[Records]

+---+

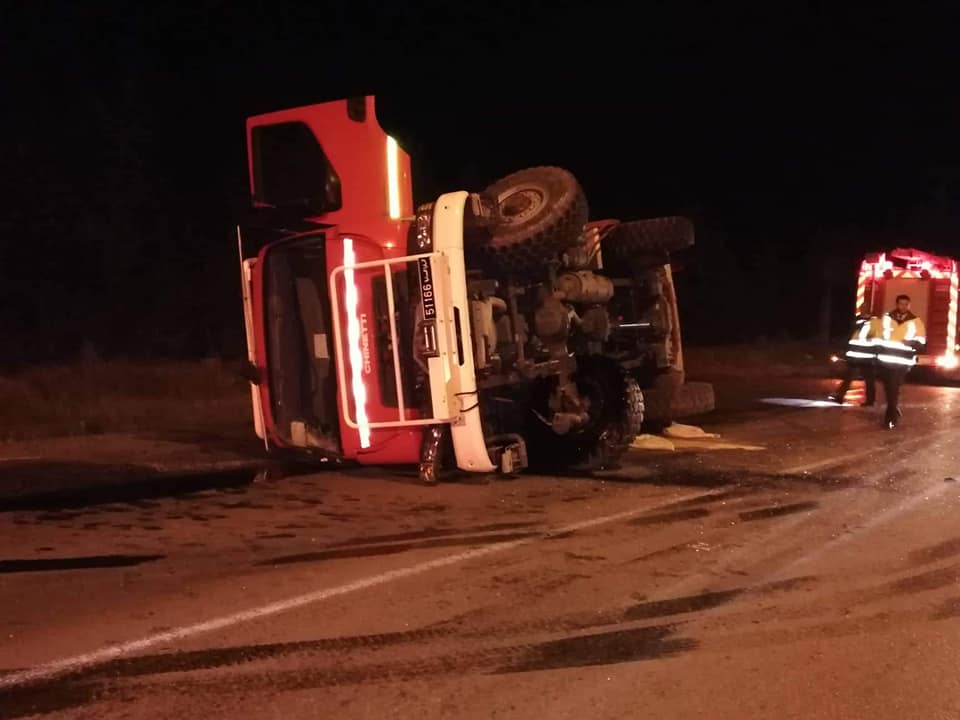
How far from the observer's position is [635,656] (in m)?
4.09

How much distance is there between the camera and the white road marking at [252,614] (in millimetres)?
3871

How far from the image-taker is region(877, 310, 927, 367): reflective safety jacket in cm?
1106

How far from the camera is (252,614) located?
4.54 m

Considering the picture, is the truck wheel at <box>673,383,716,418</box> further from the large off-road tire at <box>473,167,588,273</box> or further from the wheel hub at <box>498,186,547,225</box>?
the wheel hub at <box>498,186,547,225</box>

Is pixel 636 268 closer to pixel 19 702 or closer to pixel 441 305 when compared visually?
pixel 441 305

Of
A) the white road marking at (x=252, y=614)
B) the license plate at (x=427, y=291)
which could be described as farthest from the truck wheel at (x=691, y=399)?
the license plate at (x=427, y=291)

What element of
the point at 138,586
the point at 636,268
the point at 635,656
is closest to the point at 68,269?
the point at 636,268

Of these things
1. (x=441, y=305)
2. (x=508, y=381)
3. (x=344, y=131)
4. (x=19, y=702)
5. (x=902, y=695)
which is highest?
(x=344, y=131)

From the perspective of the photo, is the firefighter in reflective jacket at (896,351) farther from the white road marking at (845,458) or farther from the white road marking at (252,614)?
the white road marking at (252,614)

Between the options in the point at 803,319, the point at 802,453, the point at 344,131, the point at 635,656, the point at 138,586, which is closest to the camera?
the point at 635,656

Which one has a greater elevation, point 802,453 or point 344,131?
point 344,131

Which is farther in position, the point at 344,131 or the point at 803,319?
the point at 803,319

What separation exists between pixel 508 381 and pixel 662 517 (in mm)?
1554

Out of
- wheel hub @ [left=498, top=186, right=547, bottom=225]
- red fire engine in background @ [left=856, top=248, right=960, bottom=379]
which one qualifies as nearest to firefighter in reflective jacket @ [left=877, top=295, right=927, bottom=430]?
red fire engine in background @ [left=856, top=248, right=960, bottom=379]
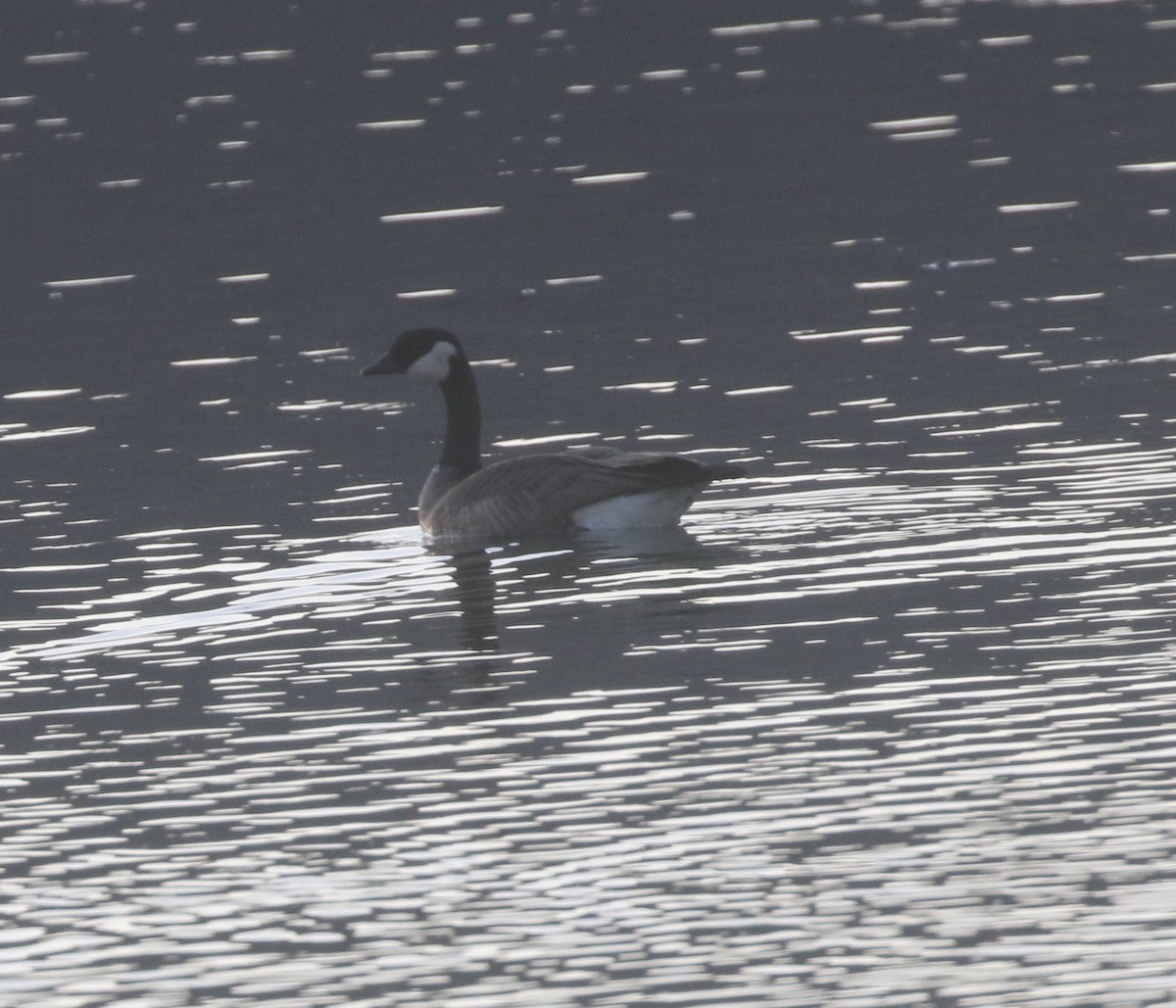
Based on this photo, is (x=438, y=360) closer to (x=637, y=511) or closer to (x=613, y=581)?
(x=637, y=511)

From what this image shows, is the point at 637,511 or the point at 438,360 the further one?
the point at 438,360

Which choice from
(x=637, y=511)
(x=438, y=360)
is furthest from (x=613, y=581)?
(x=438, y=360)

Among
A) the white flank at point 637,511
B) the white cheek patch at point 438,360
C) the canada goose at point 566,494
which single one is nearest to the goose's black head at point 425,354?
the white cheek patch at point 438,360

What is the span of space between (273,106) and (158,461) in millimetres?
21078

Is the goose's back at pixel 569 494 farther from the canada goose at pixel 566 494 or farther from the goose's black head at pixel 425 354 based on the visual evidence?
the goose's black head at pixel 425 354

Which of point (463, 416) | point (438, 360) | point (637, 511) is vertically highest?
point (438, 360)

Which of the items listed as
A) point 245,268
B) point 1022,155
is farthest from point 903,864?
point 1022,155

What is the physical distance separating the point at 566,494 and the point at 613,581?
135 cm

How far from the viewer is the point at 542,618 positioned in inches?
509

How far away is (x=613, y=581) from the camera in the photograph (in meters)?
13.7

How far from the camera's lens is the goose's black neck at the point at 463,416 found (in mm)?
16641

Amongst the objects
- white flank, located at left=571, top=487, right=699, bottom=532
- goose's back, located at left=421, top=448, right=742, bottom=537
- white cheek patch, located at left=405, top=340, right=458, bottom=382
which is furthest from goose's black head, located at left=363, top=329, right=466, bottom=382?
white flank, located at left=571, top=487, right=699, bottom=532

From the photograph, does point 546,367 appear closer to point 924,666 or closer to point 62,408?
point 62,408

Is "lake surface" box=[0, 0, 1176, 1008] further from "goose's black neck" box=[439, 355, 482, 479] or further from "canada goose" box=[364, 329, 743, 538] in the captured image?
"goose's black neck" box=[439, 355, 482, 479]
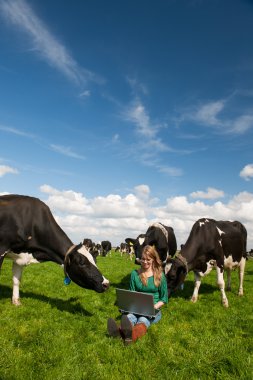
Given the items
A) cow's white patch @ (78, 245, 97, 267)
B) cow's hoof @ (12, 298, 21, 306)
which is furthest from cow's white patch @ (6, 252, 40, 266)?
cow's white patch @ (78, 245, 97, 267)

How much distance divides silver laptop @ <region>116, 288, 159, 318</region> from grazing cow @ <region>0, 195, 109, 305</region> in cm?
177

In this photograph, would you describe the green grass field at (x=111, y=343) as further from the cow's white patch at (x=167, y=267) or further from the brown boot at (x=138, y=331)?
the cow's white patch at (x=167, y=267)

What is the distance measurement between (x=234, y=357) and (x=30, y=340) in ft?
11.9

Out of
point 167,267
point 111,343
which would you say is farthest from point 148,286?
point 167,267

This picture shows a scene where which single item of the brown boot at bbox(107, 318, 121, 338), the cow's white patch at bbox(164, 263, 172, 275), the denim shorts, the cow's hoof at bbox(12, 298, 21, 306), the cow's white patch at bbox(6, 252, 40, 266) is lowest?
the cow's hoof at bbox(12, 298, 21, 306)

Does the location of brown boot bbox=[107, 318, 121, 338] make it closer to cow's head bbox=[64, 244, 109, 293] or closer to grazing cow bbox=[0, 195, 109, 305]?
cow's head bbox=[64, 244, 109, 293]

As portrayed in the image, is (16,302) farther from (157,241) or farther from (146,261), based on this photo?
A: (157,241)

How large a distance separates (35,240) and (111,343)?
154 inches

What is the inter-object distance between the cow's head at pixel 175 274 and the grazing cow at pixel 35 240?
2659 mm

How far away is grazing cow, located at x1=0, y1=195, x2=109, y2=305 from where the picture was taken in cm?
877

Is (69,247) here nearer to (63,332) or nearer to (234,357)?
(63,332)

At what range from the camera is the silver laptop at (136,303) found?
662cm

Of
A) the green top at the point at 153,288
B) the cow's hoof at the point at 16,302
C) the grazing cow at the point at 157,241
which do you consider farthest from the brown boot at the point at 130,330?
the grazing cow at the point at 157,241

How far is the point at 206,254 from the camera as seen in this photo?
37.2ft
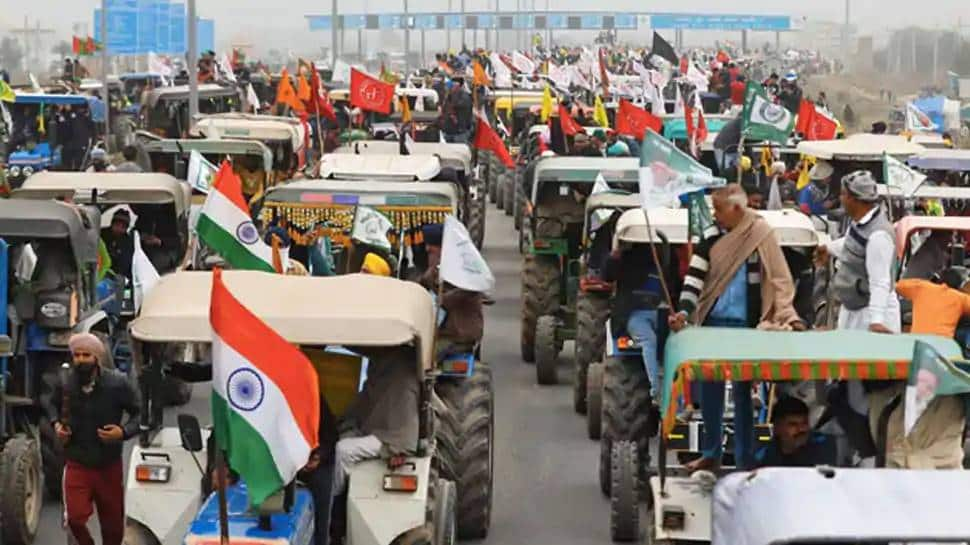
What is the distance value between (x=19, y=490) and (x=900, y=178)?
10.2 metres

+---+

**Task directions:**
Count the lines in the records that contain the string "road" and give only that number.

**Result below:**
5